Lors d’une récente déclaration, l’ancien président américain Donald Trump a suscité l’attention du secteur aéronautique international en annonçant que la Chine s’apprêterait à acquérir quelque 200 avions de grande capacité auprès du constructeur Boeing. Selon ses propos, ce potentiel contrat marquerait un tournant majeur pour l’industrie américaine, durement affectée ces dernières années par les tensions sino-américaines et la concurrence accrue venue d’Asie.

Si elle se concrétise, cette commande s’inscrirait dans un contexte commercial particulièrement tendu, où les négociations entre Pékin et Washington sont souvent compliquées par des différends politiques et économiques persistants. Ces dernières années, Boeing a accusé le coup de la crise du 737 MAX, ainsi que d’une guerre commerciale qui a largement bénéficié à son rival européen Airbus, dont les appareils ont également été massivement commandés par les compagnies chinoises.

De nombreuses compagnies aériennes chinoises se tournent traditionnellement vers Boeing pour étoffer leurs flottes sur le segment long-courrier, mais la montée du nationalisme économique, tout comme les ambitions de la filière aéronautique domestique (avec l’émergence de l’avionneur Comac), avaient jusque-là freiné les grandes transactions.

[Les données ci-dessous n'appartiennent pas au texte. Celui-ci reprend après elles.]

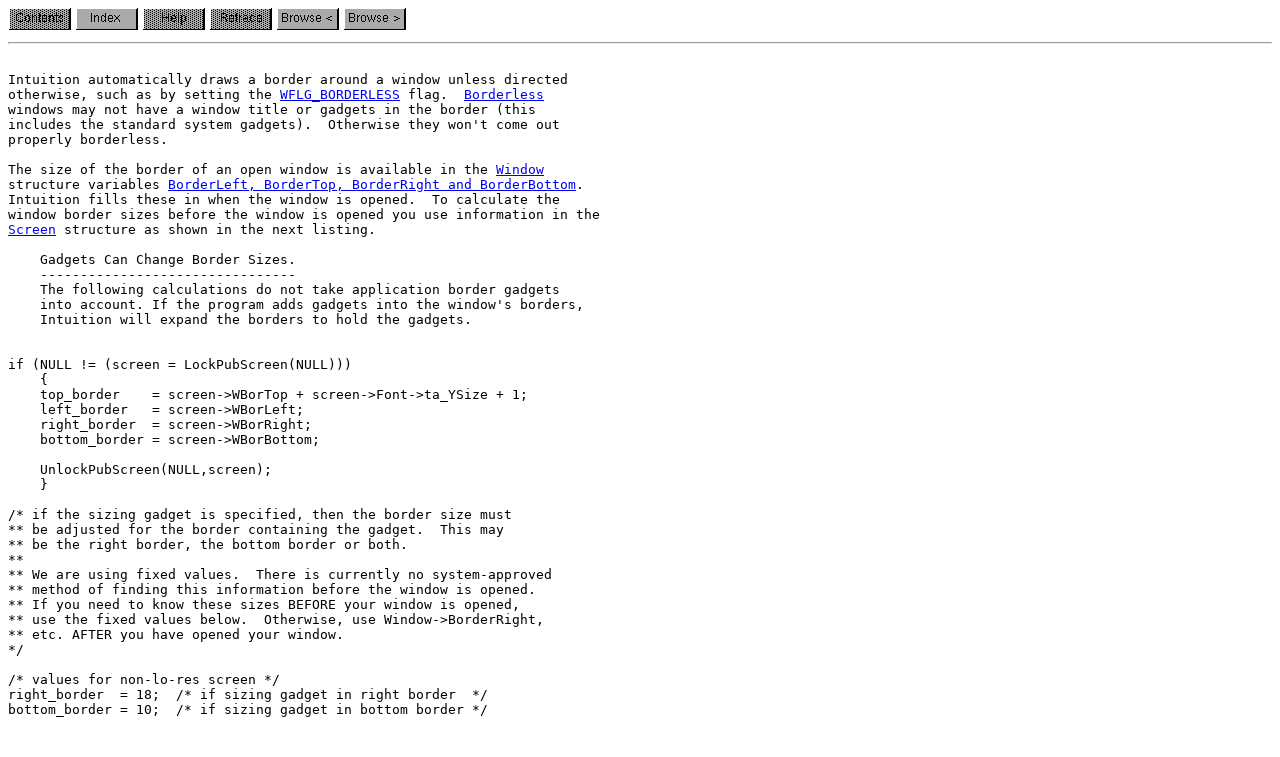

--- FILE ---
content_type: text/html; charset=UTF-8
request_url: http://amigadev.elowar.com/read/ADCD_2.1/Libraries_Manual_guide/node010A.html
body_size: 2110
content:
<!DOCTYPE HTML PUBLIC "-//W3C//DTD HTML 3.2 Final//EN">
<HTML>
<!-- AG2HTML: CONVERTER=AG2HTML/1.1 FORMAT=AMIGAGUIDE/34.11 FILE="Libraries/Lib_4" NODE="4-2-6" TITLE="4 / Basic Window Structures and Functions / Window Border Dimensions" INDEX="Libraries/Lib_Index/MAIN" -->
<head>
<title>4 / Basic Window Structures and Functions / Window Border Dimensions</title>
</head>
<body>
<img src="../images/toc_d.gif" alt="[Contents]">
<a href="../Libraries_Manual_guide/node002C.html"><img src="../images/index.gif" alt="[Index]" border=0></a>
<img src="../images/help_d.gif" alt="[Help]">
<img src="../images/retrace_d.gif" alt="[Retrace]">
<a href="../Libraries_Manual_guide/node0109.html"><img src="../images/prev.gif" alt="[Browse &#060;]" border=0></a>
<a href="../Libraries_Manual_guide/node010B.html"><img src="../images/next.gif" alt="[Browse &#062;]" border=0></a>
<hr>
<pre>
<!-- AG2HTML: BODY=START -->
Intuition automatically draws a border around a window unless directed
otherwise, such as by setting the <a href="../Libraries_Manual_guide/node0125.html#line68">WFLG_BORDERLESS</a> flag.  <a href="../Libraries_Manual_guide/node0115.html">Borderless</a>
windows may not have a window title or gadgets in the border (this
includes the standard system gadgets).  Otherwise they won't come out
<a name="line6">properly borderless.</a>

The size of the border of an open window is available in the <a href="../Libraries_Manual_guide/node0102.html#line8">Window</a>
structure variables <a href="../Libraries_Manual_guide/node0121.html#line71">BorderLeft, BorderTop, BorderRight and BorderBottom</a>.
Intuition fills these in when the window is opened.  To calculate the
window border sizes before the window is opened you use information in the
<a name="line12"><a href="../Libraries_Manual_guide/node00DE.html#line6">Screen</a> structure as shown in the next listing.</a>

    Gadgets Can Change Border Sizes.
    --------------------------------
    The following calculations do not take application border gadgets
    into account. If the program adds gadgets into the window's borders,
    Intuition will expand the borders to hold the gadgets.
<a name="line19"></a>

if (NULL != (screen = LockPubScreen(NULL)))
    {
    top_border    = screen-&#062;WBorTop + screen-&#062;Font-&#062;ta_YSize + 1;
    left_border   = screen-&#062;WBorLeft;
    right_border  = screen-&#062;WBorRight;
    bottom_border = screen-&#062;WBorBottom;

    UnlockPubScreen(NULL,screen);
    }

/* if the sizing gadget is specified, then the border size must
** be adjusted for the border containing the gadget.  This may
** be the right border, the bottom border or both.
**
** We are using fixed values.  There is currently no system-approved
** method of finding this information before the window is opened.
** If you need to know these sizes BEFORE your window is opened,
** use the fixed values below.  Otherwise, use Window-&#062;BorderRight,
** etc. AFTER you have opened your window.
*/

/* values for non-lo-res screen */
right_border  = 18;  /* if sizing gadget in right border  */
bottom_border = 10;  /* if sizing gadget in bottom border */

/* values for lo-res screen */
right_border  = 13;  /* if sizing gadget in right border  */
bottom_border = 11;  /* if sizing gadget in bottom border */
<a name="line49"></a>

Use the border sizes to position visual elements within the window.
Coordinates may be offset into the window by the size of the top and left
borders, for instance (x, y) becomes (x + <a href="../Libraries_Manual_guide/node0121.html#line71">BorderLeft</a>, y + <a href="../Libraries_Manual_guide/node0121.html#line71">BorderTop</a>).
This may look clumsy, but it offers a way of avoiding a <a href="../Libraries_Manual_guide/node0116.html">GimmeZeroZero</a>
window, which, although much more convenient to use, requires extra memory
<a name="line56">and degrades performance.</a>

The right and bottom border values specify the width of these borders.
The area within the borders of a window is defined as (<a href="../Libraries_Manual_guide/node0121.html#line71">BorderLeft</a>,
<a href="../Libraries_Manual_guide/node0121.html#line71">BorderTop</a>) to (<a href="../Libraries_Manual_guide/node0121.html#line42">Width</a> - 1 - <a href="../Libraries_Manual_guide/node0121.html#line71">BorderRight</a>, <a href="../Libraries_Manual_guide/node0121.html#line42">Height</a> - 1 - <a href="../Libraries_Manual_guide/node0121.html#line71">BorderBottom</a>).  The
calculations subtract one from the height and width of the windows as
<a name="line62">positions count from zero, but dimensions count from one.</a>

The window title bar is only available if one or more of the following is
specified:  window title, window drag gadget, window depth gadget, window
close gadget or window zoom gadget.  If none of these are specified, the
<a name="line67">top border will be much narrower.</a>

Application gadgets may be added to the window border by setting a flag in
the <a href="../Libraries_Manual_guide/node0149.html">Gadget</a> structure.  A special flag must additionally be set to place
gadgets into the borders of <a href="../Libraries_Manual_guide/node0116.html">GimmeZeroZero</a> windows.  See the chapter
&#034;<a href="../Libraries_Manual_guide/node013D.html">Intuition Gadgets</a>,&#034; for more information about gadgets and their
positioning.  (<a href="../Libraries_Manual_guide/node0115.html">Borderless</a> windows have no visible border outlines and
gadgets should not be placed in their borders.)
<!-- AG2HTML: BODY=END -->
</pre>

<!-- [amigadev.elowar.com] Automatically generated content... -->
<hr />
<pre>[Back to <a href="http://amigadev.elowar.com/">Amiga Developer Docs</a>]</pre>
<!-- [amigadev.elowar.com] End of automatically generated content. -->

</body>
</html>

Un tel accord, portant sur 200 « gros » avions – terme employé par Donald Trump pour désigner des appareils de grande capacité, tels que le 787 Dreamliner ou le 777X – représenterait une bouffée d’oxygène pour le groupe américain, dont les ventes internationales peinent à retrouver leur niveau d’avant-pandémie.

L’annonce de M. Trump intervient également à un moment où la reprise du secteur aérien mondial, après le choc du Covid-19, se heurte encore à des défis multiples, notamment la hausse du coût des matières premières, la pénurie persistante de certaines pièces détachées, et l’évolution rapide du marché vers des avions plus économes en carburant. Pour Boeing, qui doit répondre à la pression des compagnies cherchant à moderniser leurs flottes tout en limitant leurs émissions polluantes, l’annonce d’une telle méga-commande pourrait constituer un levier de reconquête sur le marché asiatique, et notamment chinois, lequel affiche désormais la plus forte croissance mondiale du trafic passager.

Cependant, plusieurs observateurs expriment leur prudence quant à la véracité et à l’imminence d’un tel accord. Aucune confirmation officielle n’est encore venue ni du côté du géant américain, ni du gouvernement chinois ou des compagnies aériennes concernées. Les experts rappellent que de telles annonces peuvent parfois viser à influencer la perception des marchés ou à peser sur le cours de discussions diplomatiques en cours. Par ailleurs, la récente multiplication des commandes asiatiques auprès d’Airbus mettrait une éventuelle décision chinoise en faveur de Boeing sous le feu des projecteurs internationaux.

En cas de confirmation, ce contrat raviverait la compétition entre les deux poids lourds de l’industrie aéronautique mondiale. Il pourrait également marquer le début d’une nouvelle phase dans les relations commerciales sino-américaines, alors que l’approvisionnement de la Chine en avions modernes demeure crucial pour accompagner la croissance exponentielle de ses liaisons intérieures et internationales.

Au final, qu’elle se concrétise ou non, l’annonce de Donald Trump illustre la complexité et l’importance stratégique du secteur aéronautique dans la bataille économique que se livrent les grandes puissances. Il demeure à voir si cette promesse débouchera sur une réalité commerciale tangible, ou si elle restera une déclaration d’intention sur l’échiquier géopolitique mondial.